WHAT TO WORK ON – Write every record out again exactly as given.

Entries taken from a collection –

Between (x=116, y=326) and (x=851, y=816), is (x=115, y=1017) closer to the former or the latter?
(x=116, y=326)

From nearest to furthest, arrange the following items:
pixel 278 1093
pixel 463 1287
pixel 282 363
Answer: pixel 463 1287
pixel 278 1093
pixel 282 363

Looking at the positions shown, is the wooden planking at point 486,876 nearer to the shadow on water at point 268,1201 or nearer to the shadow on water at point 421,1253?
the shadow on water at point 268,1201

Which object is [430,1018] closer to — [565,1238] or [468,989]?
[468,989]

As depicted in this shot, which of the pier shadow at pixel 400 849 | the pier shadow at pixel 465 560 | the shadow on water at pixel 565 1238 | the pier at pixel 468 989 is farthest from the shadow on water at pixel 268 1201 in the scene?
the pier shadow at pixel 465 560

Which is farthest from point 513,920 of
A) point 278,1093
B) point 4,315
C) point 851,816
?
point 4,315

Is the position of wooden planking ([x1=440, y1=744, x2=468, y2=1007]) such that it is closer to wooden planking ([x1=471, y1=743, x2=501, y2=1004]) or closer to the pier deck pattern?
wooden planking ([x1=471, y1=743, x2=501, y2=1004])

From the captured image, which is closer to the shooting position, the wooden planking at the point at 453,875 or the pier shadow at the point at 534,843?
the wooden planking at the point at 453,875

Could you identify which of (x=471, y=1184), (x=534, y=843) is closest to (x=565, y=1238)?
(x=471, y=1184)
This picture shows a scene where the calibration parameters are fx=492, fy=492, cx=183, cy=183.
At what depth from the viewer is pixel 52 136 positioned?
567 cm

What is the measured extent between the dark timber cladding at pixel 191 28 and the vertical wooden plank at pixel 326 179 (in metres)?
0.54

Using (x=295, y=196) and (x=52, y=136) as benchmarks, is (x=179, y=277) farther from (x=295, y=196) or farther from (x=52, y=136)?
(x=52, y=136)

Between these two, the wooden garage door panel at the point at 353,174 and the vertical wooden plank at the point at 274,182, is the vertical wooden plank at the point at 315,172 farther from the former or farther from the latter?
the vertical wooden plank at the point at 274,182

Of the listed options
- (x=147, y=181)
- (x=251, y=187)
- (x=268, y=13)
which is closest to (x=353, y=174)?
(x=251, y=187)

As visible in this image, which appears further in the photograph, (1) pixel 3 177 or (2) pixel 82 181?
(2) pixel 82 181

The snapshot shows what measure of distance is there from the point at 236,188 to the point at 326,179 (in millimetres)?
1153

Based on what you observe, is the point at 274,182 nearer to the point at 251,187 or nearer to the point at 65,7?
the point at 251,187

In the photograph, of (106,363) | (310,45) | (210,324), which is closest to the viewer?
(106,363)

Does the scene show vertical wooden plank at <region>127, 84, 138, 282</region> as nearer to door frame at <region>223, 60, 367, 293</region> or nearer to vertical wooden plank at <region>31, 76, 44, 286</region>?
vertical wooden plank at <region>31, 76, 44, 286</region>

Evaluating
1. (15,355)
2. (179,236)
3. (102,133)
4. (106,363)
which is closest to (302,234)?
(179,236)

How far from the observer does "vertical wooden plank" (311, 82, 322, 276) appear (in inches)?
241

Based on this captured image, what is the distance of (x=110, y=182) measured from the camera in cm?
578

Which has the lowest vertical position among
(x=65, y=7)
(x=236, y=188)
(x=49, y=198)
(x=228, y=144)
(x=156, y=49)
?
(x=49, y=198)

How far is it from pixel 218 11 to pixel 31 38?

FINAL ANSWER –
Between (x=116, y=326) and (x=851, y=816), is (x=115, y=1017) closer to the former or the latter?
(x=116, y=326)

From nearest to furthest, arrange the following items:
pixel 278 1093
pixel 463 1287
pixel 282 363
Answer: pixel 463 1287
pixel 278 1093
pixel 282 363

Looking at the positions shown, is the wooden planking at point 486,876 nearer to the shadow on water at point 268,1201 or nearer to the shadow on water at point 421,1253?
the shadow on water at point 268,1201

Which object is [430,1018] closer to — [565,1238] or [468,989]?
[468,989]

As depicted in this shot, which of the pier shadow at pixel 400 849 | the pier shadow at pixel 465 560 | the shadow on water at pixel 565 1238 | the pier at pixel 468 989 is farthest from the shadow on water at pixel 268 1201 in the scene?
the pier shadow at pixel 465 560

Which is farthest from point 513,920 of
A) point 278,1093
B) point 4,315
C) point 851,816
?
point 4,315

Is the position of wooden planking ([x1=440, y1=744, x2=468, y2=1007]) such that it is closer to wooden planking ([x1=471, y1=743, x2=501, y2=1004]) or closer to the pier deck pattern?
wooden planking ([x1=471, y1=743, x2=501, y2=1004])

From the captured image, which is closer to the shooting position, the wooden planking at the point at 453,875 or the pier shadow at the point at 534,843?
the wooden planking at the point at 453,875

Could you identify which of (x=471, y=1184), (x=534, y=843) is closest to (x=565, y=1238)?
(x=471, y=1184)
This picture shows a scene where the calibration parameters are fx=492, fy=492, cx=183, cy=183.
At what depth from the viewer is pixel 52 136 positioned?
567 cm

What is the measured extent between the dark timber cladding at pixel 191 28 and the vertical wooden plank at pixel 326 179 (in metres)?
0.54

Using (x=295, y=196) and (x=52, y=136) as benchmarks, is (x=179, y=277) farther from (x=295, y=196) or farther from (x=52, y=136)?
(x=52, y=136)

Between these two, the wooden garage door panel at the point at 353,174 and the vertical wooden plank at the point at 274,182, is the vertical wooden plank at the point at 315,172 farther from the former or farther from the latter?
the vertical wooden plank at the point at 274,182

Of the listed options
- (x=147, y=181)
- (x=251, y=187)
- (x=268, y=13)
which is closest to (x=353, y=174)?
(x=251, y=187)

As visible in this image, which appears further in the photograph, (1) pixel 3 177 or (2) pixel 82 181?
(2) pixel 82 181

The snapshot shows what measure of distance is there from the point at 236,188 to the point at 326,179 (in millimetres)?
1153

Based on what you observe, is the point at 274,182 nearer to the point at 251,187 or nearer to the point at 65,7?
the point at 251,187

In the photograph, of (106,363) | (310,45) | (210,324), which is closest to the viewer?
(106,363)

Does the scene show vertical wooden plank at <region>127, 84, 138, 282</region> as nearer to door frame at <region>223, 60, 367, 293</region> or nearer to vertical wooden plank at <region>31, 76, 44, 286</region>?
vertical wooden plank at <region>31, 76, 44, 286</region>

Evaluating
1. (15,355)
2. (179,236)
3. (102,133)
4. (106,363)
which is closest to (302,234)?
(179,236)

How far from the observer does "vertical wooden plank" (311, 82, 322, 276) appear (in inches)?
241

Based on this captured image, what is the distance of (x=110, y=182) measured from the camera in cm?
578

Which has the lowest vertical position among
(x=65, y=7)
(x=236, y=188)
(x=49, y=198)
(x=228, y=144)
(x=156, y=49)
?
(x=49, y=198)

How far is it from pixel 218 11 to pixel 31 38?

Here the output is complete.